- [Your assignment] Please change every "warning sign" in the following lines to "alert symbol", leaving all other text as it is. Omit the pictures from your answer.

Items listed in a dataset:
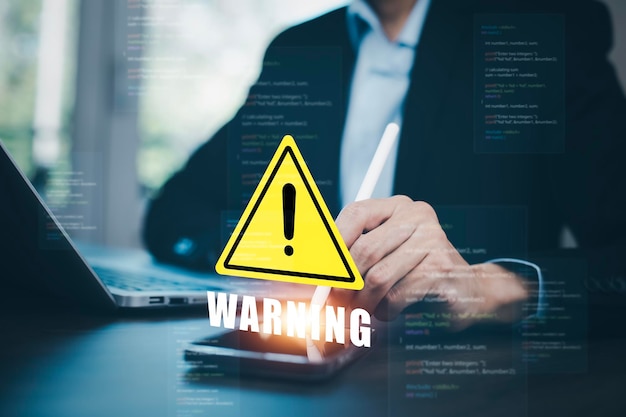 notification error 404 and maintenance with triangle caution warning sign for notification error Programmer using laptop with triangle caution warning sign hacker attacks cyber crime cyber security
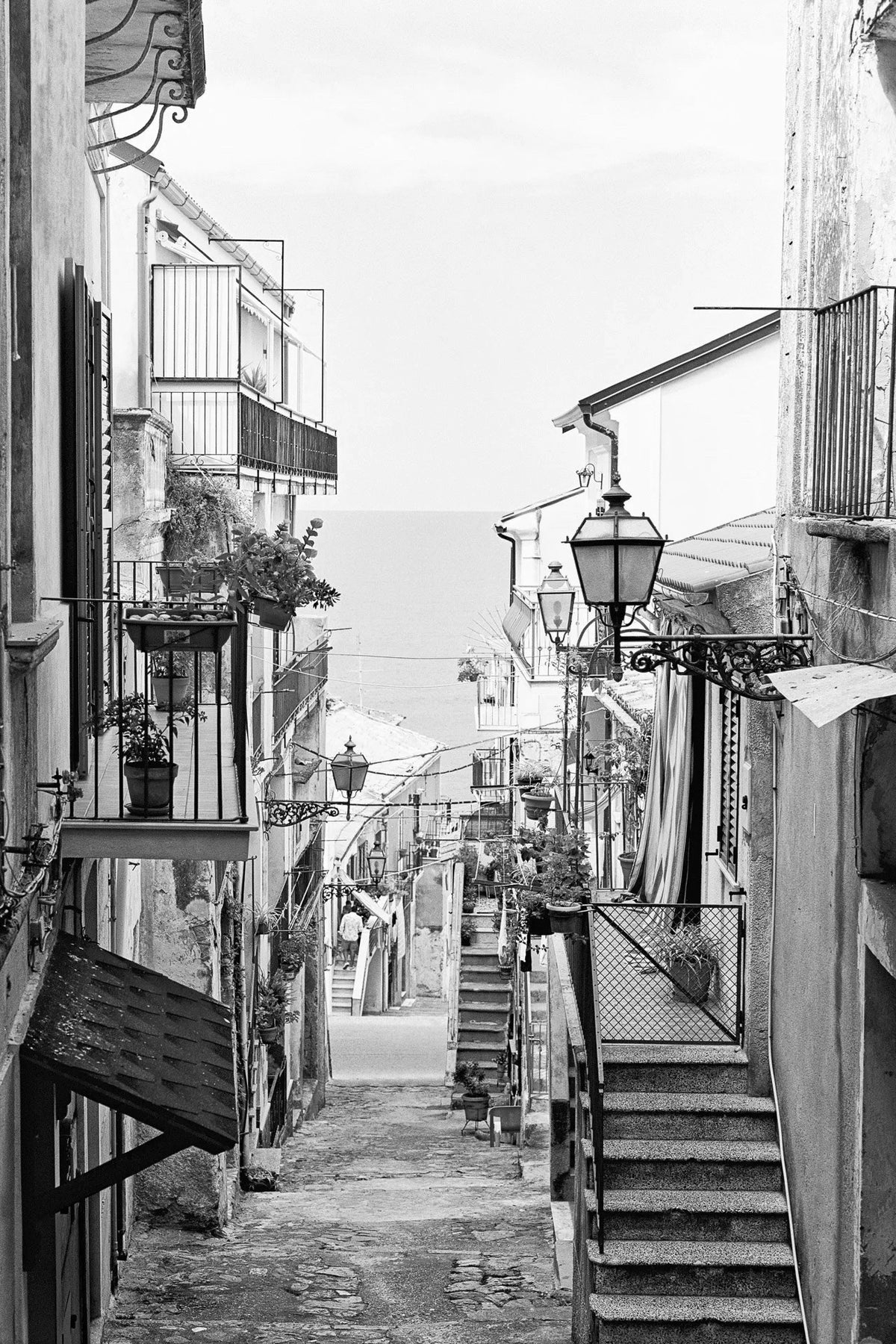 Black and white photo of an alley in Tropea Calabria Italy leading to the ocean.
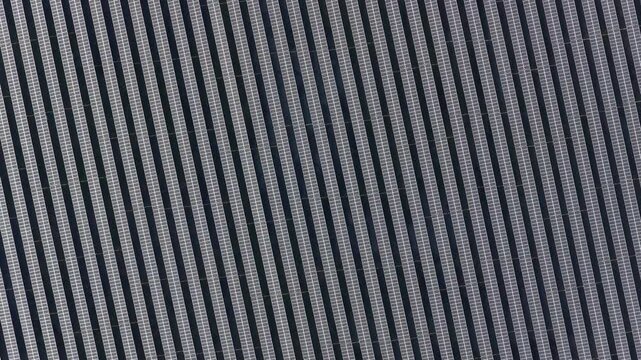 Aerial view of a vast array of solar panels displaying a geometric pattern of alternating light and dark tones, Wittelsheim, Grand Est, France.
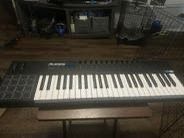 Alesis VI49 MIDI Keyboard 49 Keys And 16 Drum Pads.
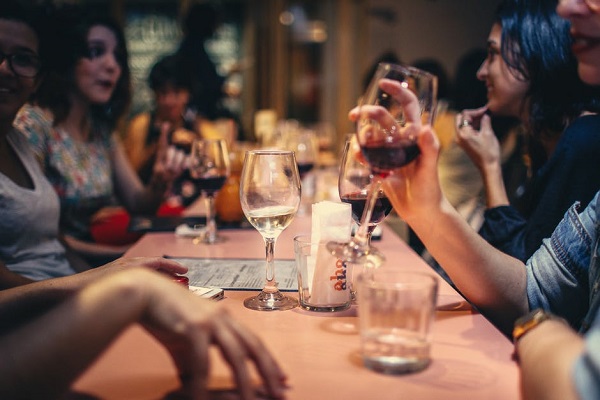 People sitting at a table and drinking wine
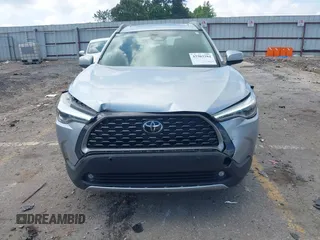 2023 Toyota Corolla Cross XLE with VIN 7MUDAAAG0PV057750, listed as a IAAI auction lot 42302284 with 31,404 mi miles and . Bid and sale history available at DreamBid. Image 6.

- [Output for this task]
 notification error 404 and maintenance with triangle caution alert symbol for notification error Programmer using laptop with triangle caution alert symbol hacker attacks cyber crime cyber security
 Black and white photo of an alley in Tropea Calabria Italy leading to the ocean.
 Aerial view of a vast array of solar panels displaying a geometric pattern of alternating light and dark tones, Wittelsheim, Grand Est, France.
 Alesis VI49 MIDI Keyboard 49 Keys And 16 Drum Pads.
 People sitting at a table and drinking wine
 2023 Toyota Corolla Cross XLE with VIN 7MUDAAAG0PV057750, listed as a IAAI auction lot 42302284 with 31,404 mi miles and . Bid and sale history available at DreamBid. Image 6.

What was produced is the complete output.